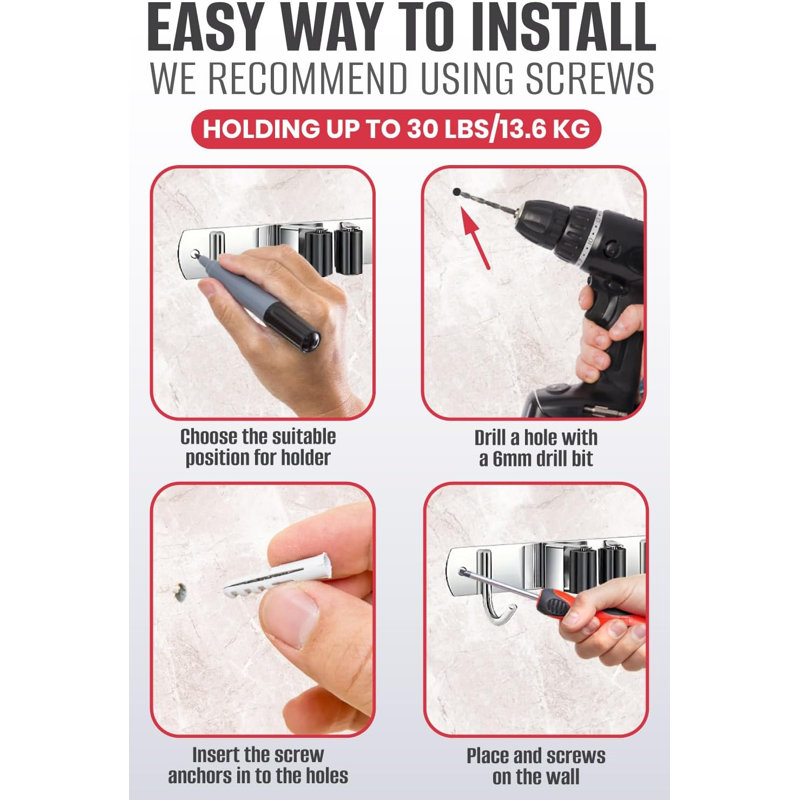 EASY WAY TO INSTALL
WE RECOMMEND USING SCREWS

HOLDING UP TO 30 LBS/13.6 KG

Choose the suitable position for holder

Drill a hole with a 6mm drill bit

Insert the screw anchors in to the holes

Place and screws on the wall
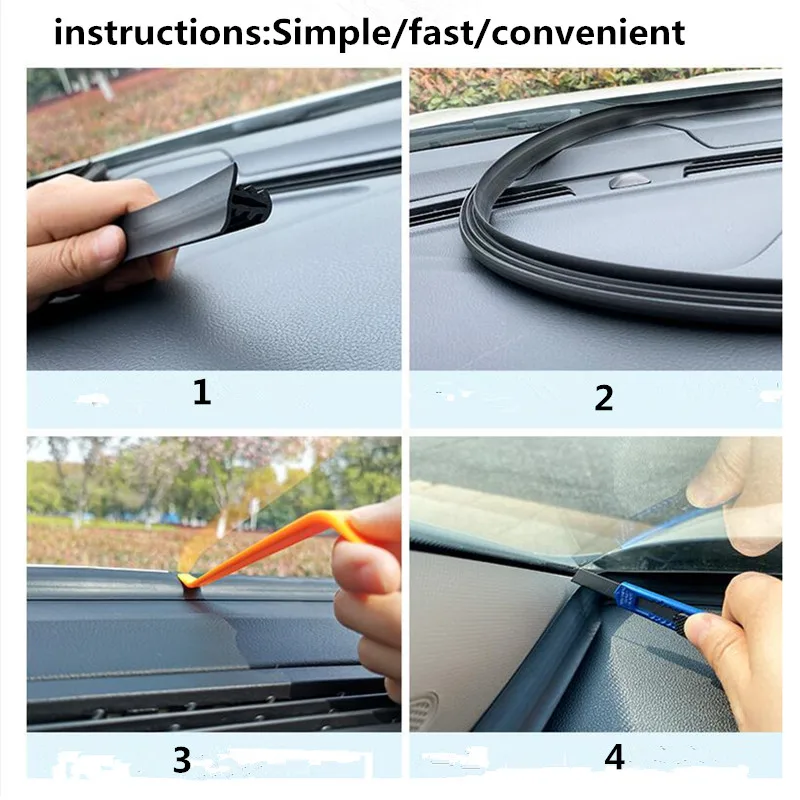 instructions:Simple/fast/convenient

1

2

3

4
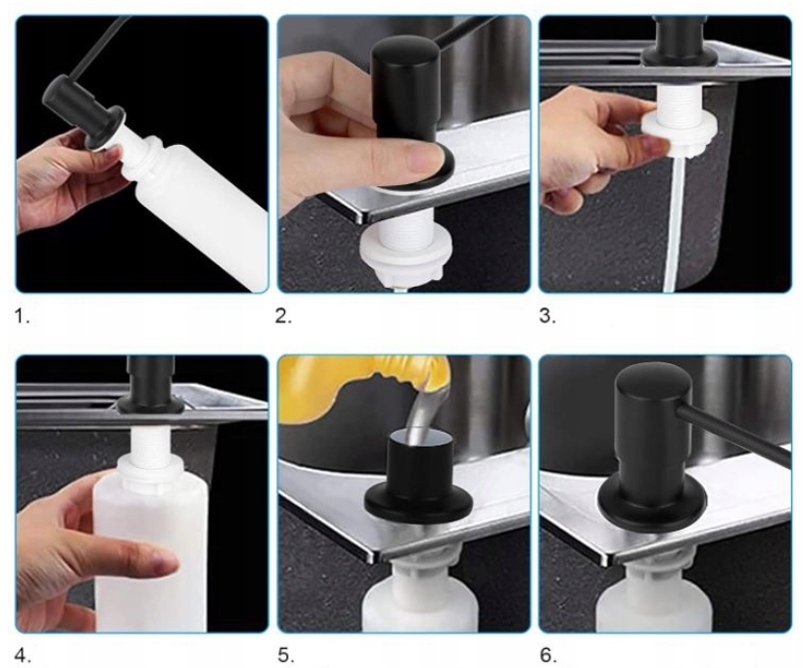 1.

2.

3.

4.

5.

6.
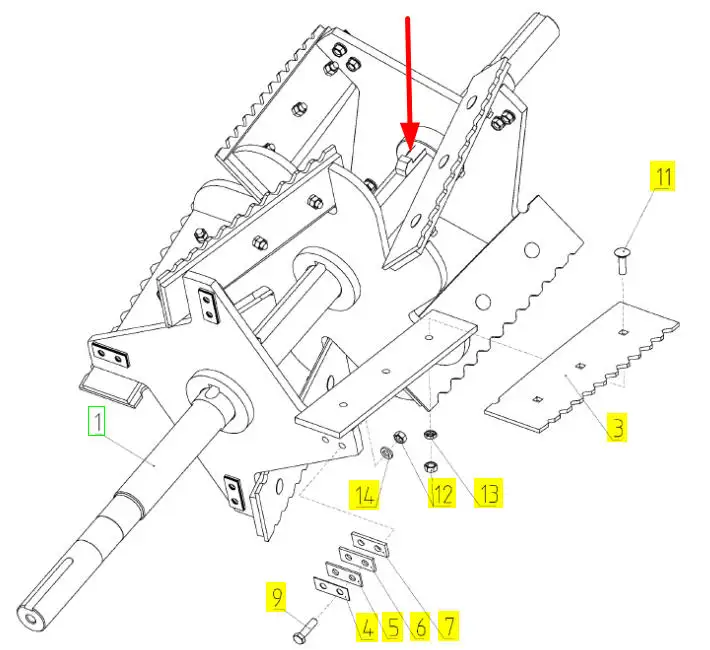 11
1
3
14
12
13
9
4
5
6
7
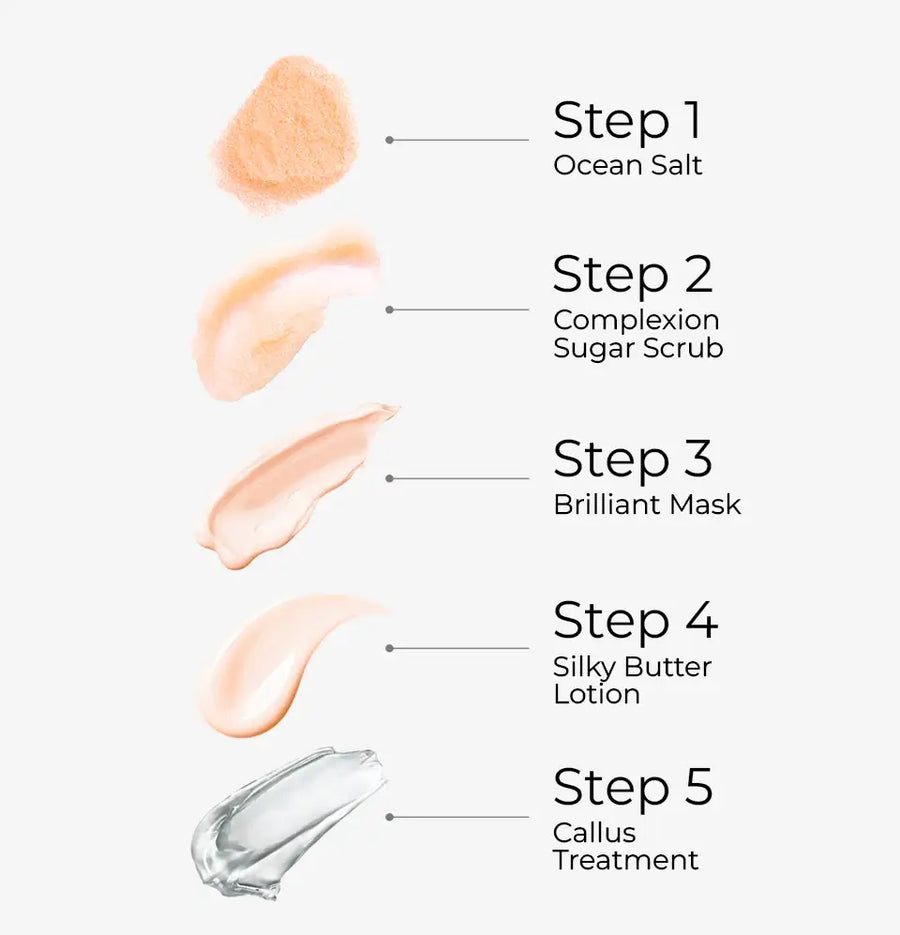 Step 1
Ocean Salt

Step 2
Complexion Sugar Scrub

Step 3
Brilliant Mask

Step 4
Silky Butter Lotion

Step 5
Callus Treatment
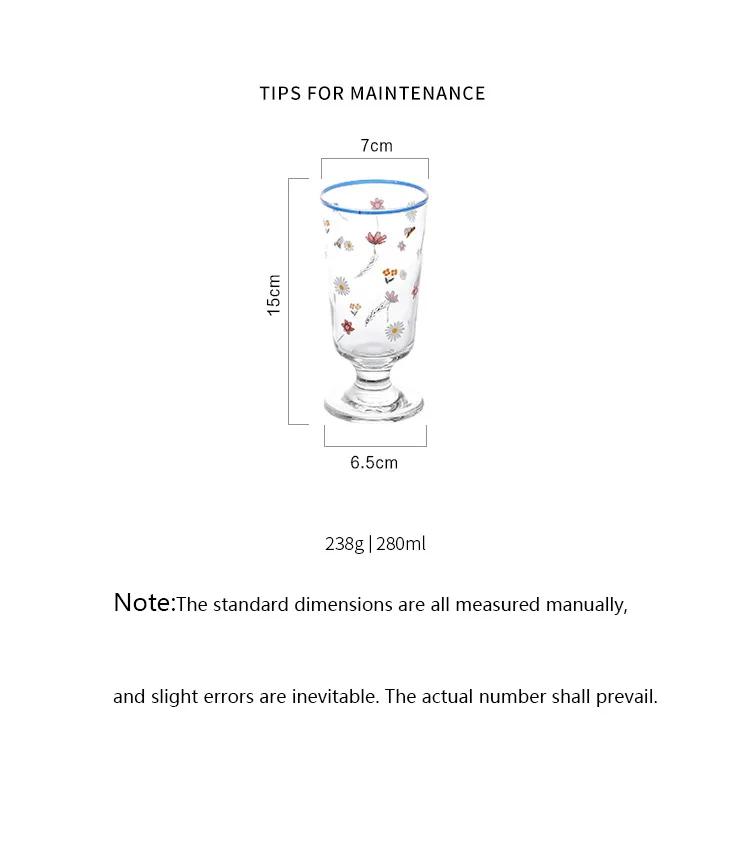 TIPS FOR MAINTENANCE

7cm

15cm

6.5cm

238g | 280ml

Note:The standard dimensions are all measured manually,

and slight errors are inevitable. The actual number shall prevail.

▶ [Work required] Give back all the material exactly, with no pictures.

▶ [Answer for the task]
 EASY WAY TO INSTALL
WE RECOMMEND USING SCREWS

HOLDING UP TO 30 LBS/13.6 KG

Choose the suitable position for holder

Drill a hole with a 6mm drill bit

Insert the screw anchors in to the holes

Place and screws on the wall
 instructions:Simple/fast/convenient

1

2

3

4
 1.

2.

3.

4.

5.

6.
 11
1
3
14
12
13
9
4
5
6
7
 Step 1
Ocean Salt

Step 2
Complexion Sugar Scrub

Step 3
Brilliant Mask

Step 4
Silky Butter Lotion

Step 5
Callus Treatment
 TIPS FOR MAINTENANCE

7cm

15cm

6.5cm

238g | 280ml

Note:The standard dimensions are all measured manually,

and slight errors are inevitable. The actual number shall prevail.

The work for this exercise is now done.